**WORK INSTRUCTION 1**
From the methods excerpt, copy the passage starting at "Stereological analysis" and ending at "group being analyzed.".
**WORK INSTRUCTION 2**
According to the methods excerpt, how many sections were counted for each animal in the stereological analysis?
**WORK INSTRUCTION 3**
Based on the methods excerpt, decide whether each statement is true. Answer yes or no and quote the deciding words.
(a) Sections were incubated with the primary antibodies for immunofluorescence overnight at 4 °C.
(b) The SNpc was outlined using the 100X oil immersion objective.
(c) Confocal image capture settings were adjusted between the two groups of rats.

**PAGE EXCERPT**

For immunofluorescence staining, sections were incubated overnight at 4 °C with primary antibodies, including rabbit anti-phosphorylated α-syn (phosphoS129; 1:100; Abcam; #ab51253) and mouse anti-tyrosine hydroxylase (1:1000; Sigma Aldrich; MAB318), in PBS containing 0.1% bovine serum albumin (BSA) and 0.3% Triton X-100. Subsequently, the sections were incubated for 2 h with a cocktail of secondary antibodies, including Alexa Fluor 555 donkey anti-rabbit IgG and Alexa Fluor 488 donkey anti-mouse IgG (1:200; Invitrogen). Neuronal cells were counterstained with DAPI or NeuroTrace™ 455 green fluorescent Nissl-Stain. Confocal images were acquired using a Nikon Confocal Microscope (NIKON TiE2). Additionally, brain sections were incubated with guinea pig anti-vesicular glutamate transporter 1 (VGluT1; 1:800, Synaptic System; #135304), guinea pig anti-vesicular glutamate transporter 2 (VGluT2; 1:800, Synaptic System; #135404), and anti-dopamine transporter (DAT, 1:1000; Sigma Aldrich; MAB369) antibodies. After washing, the sections were incubated for 2 h at room temperature with secondary antibodies, including Alexa Fluor 555 donkey anti-guinea pig IgG and Alexa Fluor 488 donkey anti-rat IgG (1:200; ThermoFisher Scientific). Subsequently, the sections were mounted using an anti-fade medium (Fluoromount; Sigma) and examined under a confocal laser-scanning microscope (NIKON TiE2). The specificity of immunohistochemical labeling was confirmed by the omission of primary antibodies and the use of normal serum instead (negative controls).
Stereological analysis
The analysis of SNpc was performed on brain sections from five animals per group. The SNpc was outlined using the 4× objective, while the 100X oil immersion objective was used for neuronal cell count. A Stereo Investigator System (MicroBrightField Europe e.K., Magdeburg, Germany) that included a three-dimensional optical fractionator counting probe (x, y, z dimension of 50 × 50 × 10 μm, respectively) was used to obtain an unbiased estimation of total TH-positive cells, according to published procedures23. For each animal, 10 sections, covering the rostro-caudal extension of the SNpc, were counted. Data collection for stereology was done by researchers blind to the experimental group being analyzed.
Densitometric analysis of fluorescence images
Densitometric analysis of DAT, VGluT1, and VGluT2 was performed on rat brain sections. To avoid staining variability among sections and experimental groups, sections were incubated with the same cocktail of primary and secondary antibodies at the same time. Furthermore, the confocal settings for image capture were kept constant throughout the acquisition of sections from both groups of rats. After confocal, images were exported in TIFF and analyzed with ImageJ software (http://rsb.info.nih.gov/ij/; National Institutes of Health). The background signal for antibodies was determined in a non-stained area, and the threshold was adjusted according to the background signal and kept constant between sections. DAT, VGluT1- and VGluT2-associated signals were quantified by manually outlining the striatum and the SNpc. Mean signal intensities (F) of VGluT1 or VGluT2 were measured on 2 squared frames (150 × 150 μm for the striatum and 100 × 100 μm for the SNpc). The frames were pseudo-randomly distributed, medio-laterally on 6 striatal and SN sections, one every 250 μm, sampled in each rat to cover the rostro-caudal extent of these brain structures entirely67. The F/A ratio defines the mean fluorescence of individual samples (F) normalized to the total cellular surface (A). Accordingly, quantification was done on 12 samples per rat (Sham, n = 4 and OSyn, n = 5). Data collection for densitometry was done by researchers blind to the group analyzed.

**INFORMATION PROVIDED**
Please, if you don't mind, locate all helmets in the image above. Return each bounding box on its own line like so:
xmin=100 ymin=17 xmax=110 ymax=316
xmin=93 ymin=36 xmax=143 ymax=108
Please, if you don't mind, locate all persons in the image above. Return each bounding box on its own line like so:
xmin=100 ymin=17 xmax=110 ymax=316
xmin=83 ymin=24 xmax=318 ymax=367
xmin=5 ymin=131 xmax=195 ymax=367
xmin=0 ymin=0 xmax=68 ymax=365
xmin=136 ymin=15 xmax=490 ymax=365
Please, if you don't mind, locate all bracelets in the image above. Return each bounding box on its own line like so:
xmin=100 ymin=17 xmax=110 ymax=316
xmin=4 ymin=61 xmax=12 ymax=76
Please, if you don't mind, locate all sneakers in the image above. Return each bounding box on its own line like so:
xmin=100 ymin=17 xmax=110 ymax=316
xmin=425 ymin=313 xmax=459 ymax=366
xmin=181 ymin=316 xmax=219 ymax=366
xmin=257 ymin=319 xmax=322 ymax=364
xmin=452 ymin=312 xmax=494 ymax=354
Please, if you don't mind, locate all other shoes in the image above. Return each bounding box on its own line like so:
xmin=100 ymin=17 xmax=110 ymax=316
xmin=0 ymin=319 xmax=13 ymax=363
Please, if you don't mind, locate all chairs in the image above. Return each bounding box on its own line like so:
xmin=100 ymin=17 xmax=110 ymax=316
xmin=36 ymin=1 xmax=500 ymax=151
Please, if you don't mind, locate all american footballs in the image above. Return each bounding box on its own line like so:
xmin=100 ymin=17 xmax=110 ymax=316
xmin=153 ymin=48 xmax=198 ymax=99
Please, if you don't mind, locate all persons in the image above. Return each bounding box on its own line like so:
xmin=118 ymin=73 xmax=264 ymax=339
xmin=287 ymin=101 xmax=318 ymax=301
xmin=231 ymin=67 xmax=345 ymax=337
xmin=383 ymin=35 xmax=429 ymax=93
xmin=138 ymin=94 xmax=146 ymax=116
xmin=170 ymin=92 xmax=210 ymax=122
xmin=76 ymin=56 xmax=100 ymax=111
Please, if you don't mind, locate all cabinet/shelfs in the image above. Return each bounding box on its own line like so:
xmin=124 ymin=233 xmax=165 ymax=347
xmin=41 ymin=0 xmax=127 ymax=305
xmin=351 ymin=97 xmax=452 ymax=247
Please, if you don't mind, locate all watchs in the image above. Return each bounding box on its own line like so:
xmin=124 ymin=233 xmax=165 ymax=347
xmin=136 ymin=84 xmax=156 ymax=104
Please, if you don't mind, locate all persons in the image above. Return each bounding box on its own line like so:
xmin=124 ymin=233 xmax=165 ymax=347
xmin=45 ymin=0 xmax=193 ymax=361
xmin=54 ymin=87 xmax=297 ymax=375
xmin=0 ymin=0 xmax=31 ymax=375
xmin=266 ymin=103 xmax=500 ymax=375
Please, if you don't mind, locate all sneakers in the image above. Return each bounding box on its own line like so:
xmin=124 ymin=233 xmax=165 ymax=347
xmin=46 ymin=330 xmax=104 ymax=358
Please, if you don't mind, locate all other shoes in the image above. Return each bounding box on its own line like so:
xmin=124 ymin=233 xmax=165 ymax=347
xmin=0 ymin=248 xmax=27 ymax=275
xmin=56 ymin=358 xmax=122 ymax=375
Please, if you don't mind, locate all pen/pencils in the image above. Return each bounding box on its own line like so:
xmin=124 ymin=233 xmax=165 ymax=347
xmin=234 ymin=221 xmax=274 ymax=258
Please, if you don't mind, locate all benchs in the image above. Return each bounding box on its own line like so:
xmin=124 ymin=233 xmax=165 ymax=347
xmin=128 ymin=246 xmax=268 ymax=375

**TASK SOLUTION 1**
Stereological analysis
The analysis of SNpc was performed on brain sections from five animals per group. The SNpc was outlined using the 4× objective, while the 100X oil immersion objective was used for neuronal cell count. A Stereo Investigator System (MicroBrightField Europe e.K., Magdeburg, Germany) that included a three-dimensional optical fractionator counting probe (x, y, z dimension of 50 × 50 × 10 μm, respectively) was used to obtain an unbiased estimation of total TH-positive cells, according to published procedures23. For each animal, 10 sections, covering the rostro-caudal extension of the SNpc, were counted. Data collection for stereology was done by researchers blind to the experimental group being analyzed.

**TASK SOLUTION 2**
Ten sections were counted per animal, covering the rostro-caudal extension of the SNpc.

**TASK SOLUTION 3**
(a) Yes: "sections were incubated overnight at 4 °C with primary antibodies"
(b) No: "The SNpc was outlined using the 4× objective"
(c) No: "the confocal settings for image capture were kept constant throughout the acquisition of sections from both groups of rats"